Hi Guys. I received an email for a good cause and maybe our shoot can generate some help. This is a copy of the email:

I am looking for donations of winter coats (and hats/mitts) for 12 and 13 year old boys and girls.

I was speaking to a teacher friend on the weekend; she mentioned that there are a very large number of students at the school she teaches at, as well as some of the other middle schools in KW (grade 7/8), who do not have winter coats. The teachers at these schools have been buying coats for these children out of their own money. I would like to help them out by donating some coats.

I would think larger kids sizes (ie size 12/14/16) and smaller adult (Small to medium) sizes would work best.
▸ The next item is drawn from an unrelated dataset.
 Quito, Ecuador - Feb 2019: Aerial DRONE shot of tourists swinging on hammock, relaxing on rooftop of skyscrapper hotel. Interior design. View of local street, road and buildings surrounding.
If you have a jacket in good shape (ie zippers must work), that you would like to donate, please let me know. I can also take cash donations to be used to purchase coats, if you are interested.

If anyone can bring some coats please bring them to the shoot or contact Gilles and I'm sure he would be able to take them at the Bow shop as well. Whatever is convenient. Thanks again!!!


----------



## dutchy (Mar 21, 2004)

hey guys one more cancellation and hopefully a few additions

Morning Line

Craig (dutchy)
Eric Elson
Mark Roukema
Dean Weagle
Jim Gauthier
Charlie Chillcott
Jerry Kominek
Matty (HM Murdoch)
Chris (Innukshuk)
Mike Cupples
Jon Eden
Rick Grimes
Bob Kelly
Brian Mcginnis
Marg Cupples
Joel mayne
Ian Houghton

Afternoon Line

Jason (Zarksniper)
Sean (Sean McKenty)
Fiona (Fifi)
Dave (Wiz w a Sceptre)
Angus (Engine 10) Cancelled
Paul Houle (Dsrtrat)
Gilles (Ontario Moose)
Rob (Cath8r) Cancelled
Chris (araz2114)
Kevin Sandham
Dinnoe Shepley
Rod Shepley
Jordan Mahu
Ken Curry
Troy (Green Archer 22)
Leigh Ann (Miss Pink)
Mike Barreca (Mrolex77)
Stan (Stash)
Morgan??? we have him penciled in but we will see
Rob Given

thanks again!!!


----------



## Big F (Aug 20, 2004)

*prediction*

My prediction is that Dave Maich will win. NO PRESSURE DAVE!! NO PRESSURE!


----------



## Guest (Dec 5, 2008)

Big F said:


> My prediction is that Dave Maich will win. NO PRESSURE DAVE!! NO PRESSURE!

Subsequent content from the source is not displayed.